- **TO BE DONE**:
1) According to the article on non-citizen welfare use, what share of non-citizens who have been in the country 10 years or more use a welfare program?
2) Continue the article on non-citizen welfare use from its last sentence.

### TEXT TO READ ###

Stunning new data from the US census confirms America’s worst nightmare about our out of control immigration system.
According to a new analysis, a majority of “non-citizens,” including those with legal green card rights are using welfare programs.
From 2014, 63 percent of non-citizens are using a welfare program, and it grows to 70 percent for those here 10 years or more.
This is important because we are having a huge debate over immigration in this country with the Trump administration demanding an end or to severely curtail the gravy train.
Look, America is very generous and we help the tired and the poor huddled masses but immigrants also know how to game the system.
It would not be shocking to find that many may work under the table jobs and take welfare thus looting the3 state twice – by not paying taxes and then by using welfare.
It is not all of them but we have s system that encourages this bad behavior so when their relatives tell them money literally grows on trees here, and they get here and find it does, of course, they are going to take it.
Which is why Trump issued new rules to classify welfare programs so we can get to the bottom of the fraud and abuse.
From the Study: New “public charge” rules issued by the Trump administration expand the list of programs that are considered welfare, receipt of which may prevent a prospective immigrant from receiving lawful permanent residence (a green card).
Analysis by the Center for Immigration Studies of the Census Bureau’s Survey of Income and Program Participation (SIPP) shows welfare use by households headed by non-citizens is very high.

### DATASET EXCERPTS ###

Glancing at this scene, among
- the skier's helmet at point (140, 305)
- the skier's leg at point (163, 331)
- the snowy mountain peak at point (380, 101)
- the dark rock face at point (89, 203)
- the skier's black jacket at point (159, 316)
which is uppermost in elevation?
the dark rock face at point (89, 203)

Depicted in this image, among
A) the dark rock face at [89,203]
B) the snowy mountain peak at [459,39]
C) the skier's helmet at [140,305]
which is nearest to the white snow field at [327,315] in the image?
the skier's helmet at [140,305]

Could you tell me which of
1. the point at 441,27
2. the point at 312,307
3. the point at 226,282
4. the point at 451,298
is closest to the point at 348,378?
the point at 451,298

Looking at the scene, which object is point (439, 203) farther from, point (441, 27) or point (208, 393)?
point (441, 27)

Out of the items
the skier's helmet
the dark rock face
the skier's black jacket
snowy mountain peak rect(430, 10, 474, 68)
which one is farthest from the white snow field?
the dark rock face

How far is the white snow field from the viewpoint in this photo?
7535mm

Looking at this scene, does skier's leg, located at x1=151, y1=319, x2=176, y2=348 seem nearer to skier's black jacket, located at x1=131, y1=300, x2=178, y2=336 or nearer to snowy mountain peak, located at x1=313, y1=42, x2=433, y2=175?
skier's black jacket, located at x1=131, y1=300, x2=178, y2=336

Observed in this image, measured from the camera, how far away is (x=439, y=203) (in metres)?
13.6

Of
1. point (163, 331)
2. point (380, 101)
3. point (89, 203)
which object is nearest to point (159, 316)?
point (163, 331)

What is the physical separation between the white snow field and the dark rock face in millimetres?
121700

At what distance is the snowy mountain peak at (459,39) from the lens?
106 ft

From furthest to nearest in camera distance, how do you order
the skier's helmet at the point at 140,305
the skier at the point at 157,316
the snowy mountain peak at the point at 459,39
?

###

- **RESPONSES BY TASK**:
1) 70 percent

2)
Of non-citizens in Census Bureau data, roughly half are in the country illegally. Non-citizens also include long-term temporary visitors (e.g. guestworkers and foreign students) and permanent residents who have not naturalized (green card holders).
Despite the fact that there are barriers designed to prevent welfare use for all of these non-citizen populations, the data shows that, overall, non-citizen households access the welfare system at high rates, often receiving benefits on behalf of U.S.-born children.
Among the findings:
In 2014, 63 percent of households headed by a non-citizen reported that they used at least one welfare program, compared to 35 percent of native-headed households.
Welfare use drops to 58 percent for non-citizen households and 30 percent for native households if cash payments from the Earned Income Tax Credit (EITC) are not counted as welfare. EITC recipients pay no federal income tax. Like other welfare, the EITC is a means-tested, anti-poverty program, but unlike other programs one has to work to receive it.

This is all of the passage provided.